MusicCharts/docs/PRD.md

455 lines
14 KiB
Markdown

# Product Requirements Document (PRD)
## Music Charts Archive Scraper & Analytics Platform
---
## 📋 **Executive Summary**
A full-stack web application that scrapes, analyzes, and visualizes music chart data from the Music Charts Archive website. The platform provides both weekly chart views and comprehensive yearly rankings, enabling users to explore historical music trends and download data for further analysis.
---
## 🎯 **Product Vision**
Create a comprehensive music analytics platform that transforms raw chart data into actionable insights, making historical music trends accessible and analyzable for researchers, music enthusiasts, and data analysts.

■ Goal: Write out everything from "MusicCharts/docs/PRD.md" down to "and data analysts." in the product requirements document, substituting "thorough" for each "comprehensive". Nothing in the material that follows has any bearing on this exercise.

■ Data segment:
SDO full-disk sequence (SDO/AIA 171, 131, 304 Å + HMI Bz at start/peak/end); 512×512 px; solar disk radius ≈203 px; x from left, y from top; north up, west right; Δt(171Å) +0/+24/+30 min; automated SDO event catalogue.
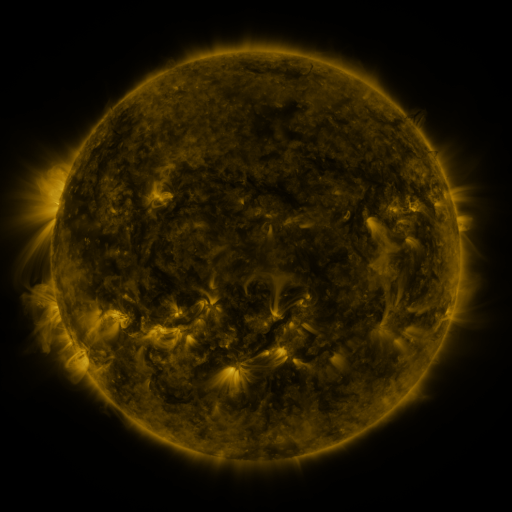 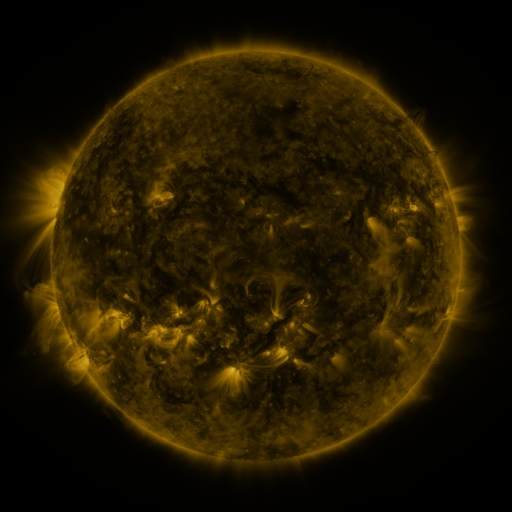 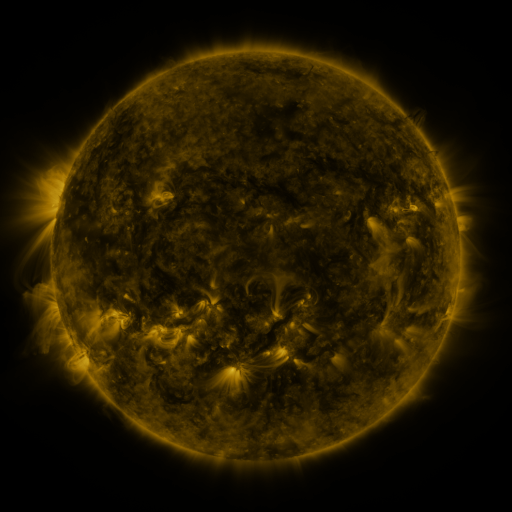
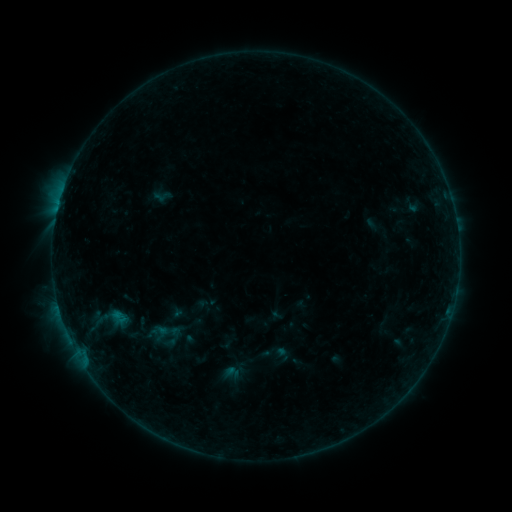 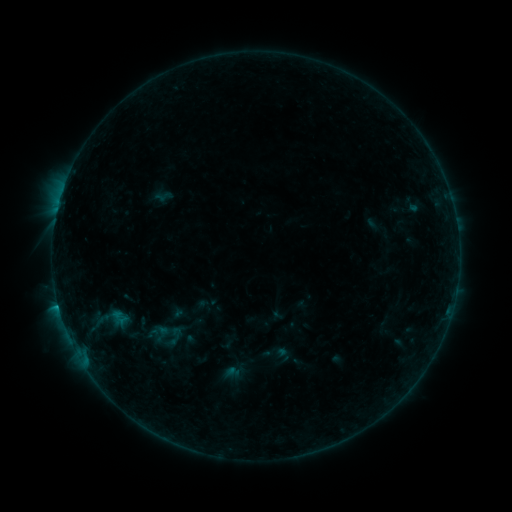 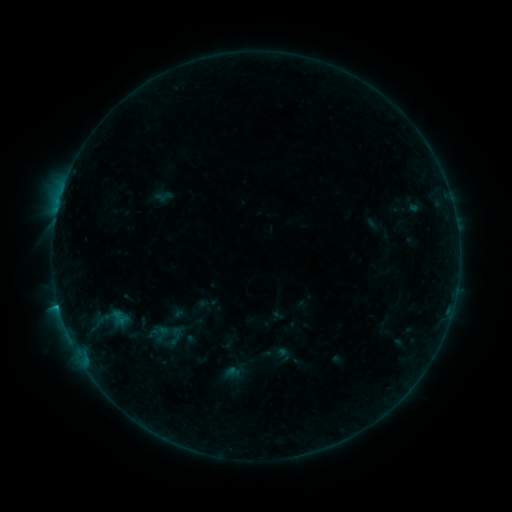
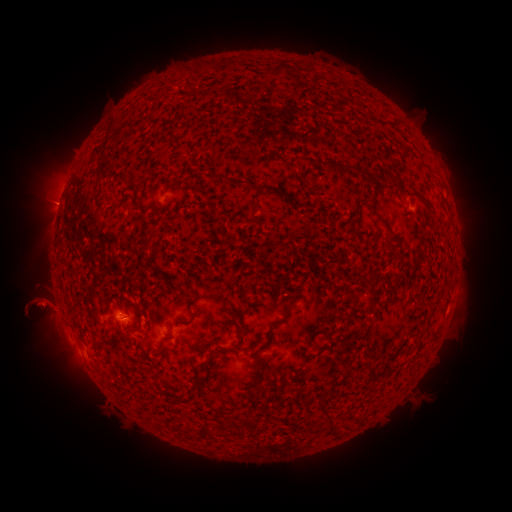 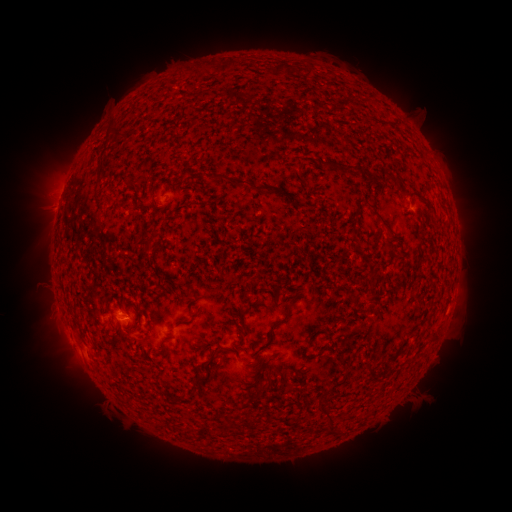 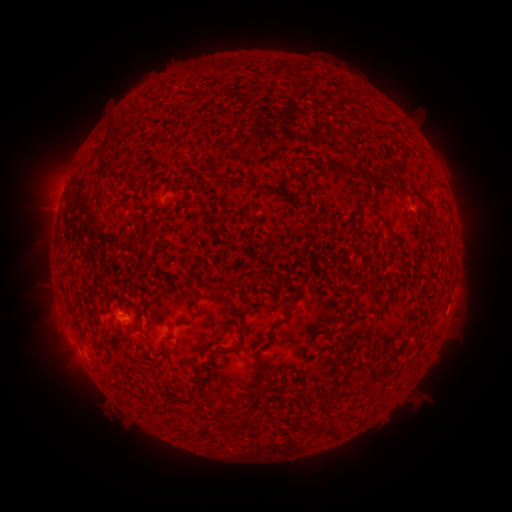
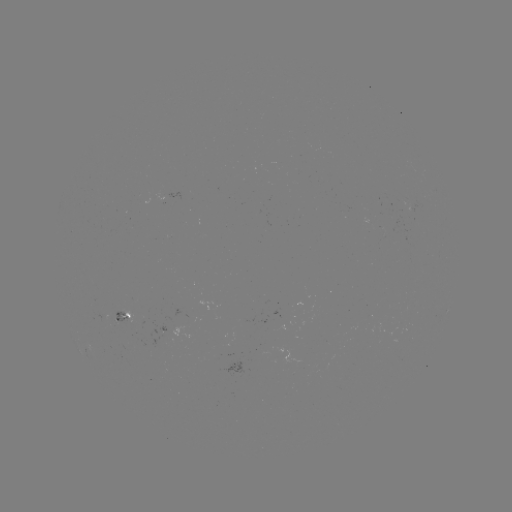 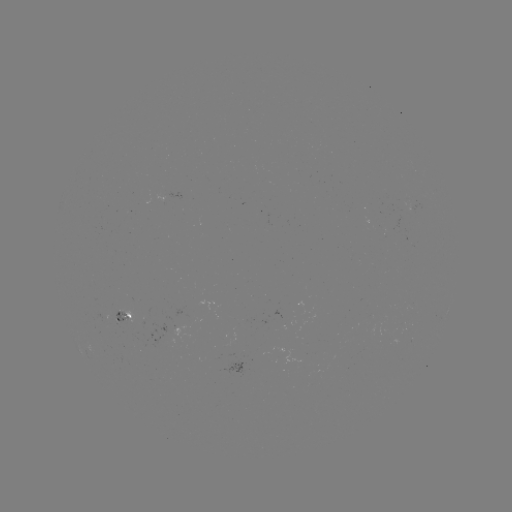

■ Answer to this exercise:
MusicCharts/docs/PRD.md

455 lines
14 KiB
Markdown

# Product Requirements Document (PRD)
## Music Charts Archive Scraper & Analytics Platform
---
## 📋 **Executive Summary**
A full-stack web application that scrapes, analyzes, and visualizes music chart data from the Music Charts Archive website. The platform provides both weekly chart views and thorough yearly rankings, enabling users to explore historical music trends and download data for further analysis.
---
## 🎯 **Product Vision**
Create a thorough music analytics platform that transforms raw chart data into actionable insights, making historical music trends accessible and analyzable for researchers, music enthusiasts, and data analysts.